What's Weighing on Buffett's Stock?
By ROBERT D. HERSHEY Jr. -- January 17, 1999
Warren E. Buffett, the investment sage, has often said he welcomes market declines because they put some good-quality merchandise "on sale," letting him shop for bargains.
These days, however, it is the price of Buffett's own company, Berkshire Hathaway, that has been reduced, and some people are wondering why.
It's not they think that Buffett, 68, the investment legend, has lost his touch. But how to explain that Berkshire's class A shares have lost more than 7 percent of their value, to $65,000, in just the first two weeks of the year? And that they are down 22.6 percent from their all-time peak of $84,000 last June 22? (Class B shares, which cost much less but give holders no voting rights and are not convertible to A shares, have fallen at a similar pace, and are now at $2,128.)
Not to worry, say those who follow Berkshire most closely. Yes, two of its biggest holdings, Coca-Cola and Gillette, have suffered from economic turmoil abroad. But this is the wrong way to look at Berkshire, according to Robert Hagstrom, portfolio manager for Legg Mason Focus Trust and a Buffett aficionado.
Indeed, Berkshire is often misperceived by casual investors, including the arbitragers who swarm to merger deals, as little more than its huge portfolio of publicly traded stocks, concentrated -- at last report, which means the 1997 annual report -- in eight issues. (In addition to Coke and Gillette, those are American Express, Freddie Mac, Wells Fargo, Disney, Citigroup and Washington Post.)
"It is not correct to analyze a closed-end investment company," said Hagstrom, whose fund has 22 percent of its assets invested in Berkshire. The main business of Berkshire is in property and casualty insurance; the "float" generated by these subsidiaries including Geico, the seventh-biggest auto insurer, is then invested elsewhere -- in stocks and directly into other Berkshire operating businesses.
Investors say Berkshire's relative weakness is mostly a temporary result of its $22 billion acquisition, announced last summer of General Re, the giant reinsurance company.
As it turned out, General Re stockholders did not jump at the chance to become Buffett's investment partners by exchanging their shares for those of Berkshire. That has led to some weakness in Berkshire shares.
Thomas A. Russo, a partner at Gardner Investments in Lancaster, Pa., which has long held sizable Berkshire stakes, said: "The real impact is from the massive rotation of owners. You're now asking insurance investors to own a company that has a lot of other things," including a portfolio of stocks now carrying high price-earnings multiples and an increasingly large stable of other interests ranging from candyand furniture to, more recently, pilot-training and executive jets. In his view, the pressure on the stock from the exodus of these owners is temporary.

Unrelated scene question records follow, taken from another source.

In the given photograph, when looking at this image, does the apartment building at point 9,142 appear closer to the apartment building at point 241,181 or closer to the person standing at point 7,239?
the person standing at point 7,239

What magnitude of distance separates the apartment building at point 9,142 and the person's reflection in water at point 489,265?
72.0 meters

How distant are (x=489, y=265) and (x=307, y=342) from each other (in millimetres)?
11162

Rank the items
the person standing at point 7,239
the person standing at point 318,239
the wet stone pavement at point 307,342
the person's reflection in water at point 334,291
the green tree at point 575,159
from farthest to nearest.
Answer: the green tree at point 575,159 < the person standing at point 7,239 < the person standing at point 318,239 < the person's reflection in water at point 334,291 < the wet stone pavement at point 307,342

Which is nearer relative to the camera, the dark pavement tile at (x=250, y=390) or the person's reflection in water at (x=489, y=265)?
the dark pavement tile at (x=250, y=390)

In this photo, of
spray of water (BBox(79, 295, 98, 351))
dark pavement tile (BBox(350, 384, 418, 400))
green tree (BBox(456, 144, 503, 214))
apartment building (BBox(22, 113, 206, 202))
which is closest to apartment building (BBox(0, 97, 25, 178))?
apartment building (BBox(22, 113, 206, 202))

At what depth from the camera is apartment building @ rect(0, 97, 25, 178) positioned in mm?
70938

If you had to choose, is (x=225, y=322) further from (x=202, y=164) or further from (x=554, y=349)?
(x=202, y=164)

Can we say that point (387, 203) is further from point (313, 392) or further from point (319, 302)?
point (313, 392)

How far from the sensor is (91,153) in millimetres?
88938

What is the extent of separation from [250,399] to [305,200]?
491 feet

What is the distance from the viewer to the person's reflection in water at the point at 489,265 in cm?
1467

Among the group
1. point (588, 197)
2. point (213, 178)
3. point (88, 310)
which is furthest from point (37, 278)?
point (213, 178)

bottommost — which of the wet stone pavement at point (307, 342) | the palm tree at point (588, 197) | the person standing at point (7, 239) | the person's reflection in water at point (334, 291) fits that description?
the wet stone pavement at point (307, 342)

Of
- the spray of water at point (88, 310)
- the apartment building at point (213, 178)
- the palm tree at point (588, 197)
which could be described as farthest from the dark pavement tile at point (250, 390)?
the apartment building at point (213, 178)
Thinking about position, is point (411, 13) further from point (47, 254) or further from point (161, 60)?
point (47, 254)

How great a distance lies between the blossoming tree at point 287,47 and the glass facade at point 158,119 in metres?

A Wall Street analyst who spoke on condition of anonymity, however, estimated that only about one-third of General Re holders will wind up keeping Berkshire stock.
Disenchantment spread when Standard & Poor's chose not to include Berkshire in its 500-stock index, the widely used benchmark whose components are must buys for index funds. Lack of liquidity was seen as the reason -- expensive Berkshire shares do not trade much -- though rumors persist that S&P may reconsider. A spokesman for S&P declined comment on Thursday.
Another factor weighing on Berkshire's price is softness in the world reinsurance market as overcapacity forces down rates. But Hagstrom, Russo and others regard the acquisition of General Re as nothing short of a coup. General Re's huge size figures to add flexibility to Berkshire's insurance operations as well as to throw off huge amounts of cash that can be invested.
Geico, which flirted with bankruptcy in the 1970s, is thriving as never before. As a low-cost provider of insurance, it could become the industry's second-biggest company, trailing only State Farm, in five to seven years, according to Alice Schroeder, a Paine Webber analyst.
Christopher C. Davis, portfolio manager of Davis New York Venture fund and Selected American Shares, are how the insurance properties are valued and what opportunities there are for Berkshire to invest the float they generate.
Davis has long admired Buffett without owning Berkshire itself. Now he counts himself a Berkshire bull and is keeping shares he has received in exchange for General Re he stock.
Martin Sosnoff, chief investment officer for Atalanta/Sosnoff Capital, has reservations. He argued recently in Forbes magazine that the collapse of world oil prices has significantly dimmed Berkshire's prospects by threatening political disruption for Third World producers and undermining their ability to buy Coke.
Buffett fans don't agree. "He'll make more money for his shareholders in a bad market," Davis said. "In a high-flying market he may have to bide his time."